Trade war fears spread
Specifically, Mr. Trump said that both the EU and the UK were acting "inappropriately", but the EU was behaving worse and that raising tariffs on the bloc could be implemented soon.
The "inappropriate" action was explained by him as: "They don't import our cars, they don't import our agricultural products, they hardly buy anything, while the US has to import a lot of things from Europe. That's millions of cars and a large amount of food and agricultural products." Therefore, the owner of the White House, although not mentioning a specific time, emphasized that he would "quite soon" increase tariffs on Europe .
On the British side, Mr. Trump appeared more friendly when he said: "You are crossing the line, but I think it can still be resolved." He meant to imply that Washington and London can still negotiate with each other, especially when he added that he "has a good relationship" with British Prime Minister Keir Starmer.
Mr. Trump's statements were made in the context of the US just starting a trade war with Canada, Mexico and China by increasing tariffs on goods from these three countries. Therefore, observers are concerned that the trade war started by the US could spread and become more tense as the parties "retaliate".
Meanwhile, answering Thanh Nien , Dr. Zack Cooper (expert on US strategy in Asia, American Enterprise Institute - AEI) commented that some officials as well as those who have influence in the White House will restrain the escalation of the trade war, especially between Washington and Beijing. Mr. Cooper pointed out that while there are officials such as Secretary of State Marco Rubio or National Security Advisor Mike Waltz who tend to be "hawkish" about policy towards Beijing, on the contrary, billionaire Elon Musk, who has a lot of influence with Mr. Trump, is doing a lot of business with China, and at the same time has the view of "seeking dialogue".
In fact, US Treasury Secretary Scott Bessent is a proponent of tariffs but sees them as a means of negotiation, to be used only as a last resort. In other words, Bessent wants to "talk" rather than "fight".
Immediate consequences
However, even at the current level of the trade war, the US is actually "paying the price". Writing on the social network Truth Social, Mr. Trump admitted: "It will be a little painful. Yes, maybe (and maybe not!)... But we will make America great again, and it will all be worth it."
In fact, Canada and Mexico are the two largest suppliers of crude oil to the US. According to recent statistics, Canada and Mexico supply more than 3.8 million and 457,000 barrels of oil to the US each day, respectively.

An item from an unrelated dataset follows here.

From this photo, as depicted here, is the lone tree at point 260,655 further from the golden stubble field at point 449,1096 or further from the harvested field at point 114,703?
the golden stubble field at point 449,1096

The amount of oil supplied by these two countries accounts for more than 70% of the crude oil imported by the US. This seems to be the reason why the US only increased the tax by 10% on Canadian crude oil, not 25% like other goods. However, this increase still has a strong impact on goods in the US market. Or Mexico is also the place that produces many types of cars for the US market, so it is estimated that car prices will increase by an average of about 3,000 USD/car in the US after this tax increase. Not only that, Canada and Mexico also supply many types of basic consumer goods to the US.
Of course, President Trump has maintained that the tariffs are necessary to address major concerns, including the trade deficit, illegal immigration, and the flow of illegal drugs. He has cited that the import tariffs he imposed during his first term did not lead to inflation.
However, according to statistics, Mr. Trump's tax increase policy in his first term only affected about 380 billion USD worth of goods, but this time it is 1,400 billion USD. Moreover, the US economy has just experienced a record inflation and the inflation rate has only recently cooled down. CNN quoted Mr. Gregory Daco, Chief Economist - EY-Parthenon Strategy Consulting Company (part of Ernst & Young Group), predicting that the consequences of the trade war could cause US economic growth in 2025 and 2026 to decrease by 1.5 and 2.1 percentage points, respectively.
Not only that, analysts are concerned that the US Federal Reserve (Fed) may temporarily stop the trend of lowering the basic interest rate that has been going on recently to prevent inflation risks. In fact, the trade war caused many Asian stock markets to fall on February 3.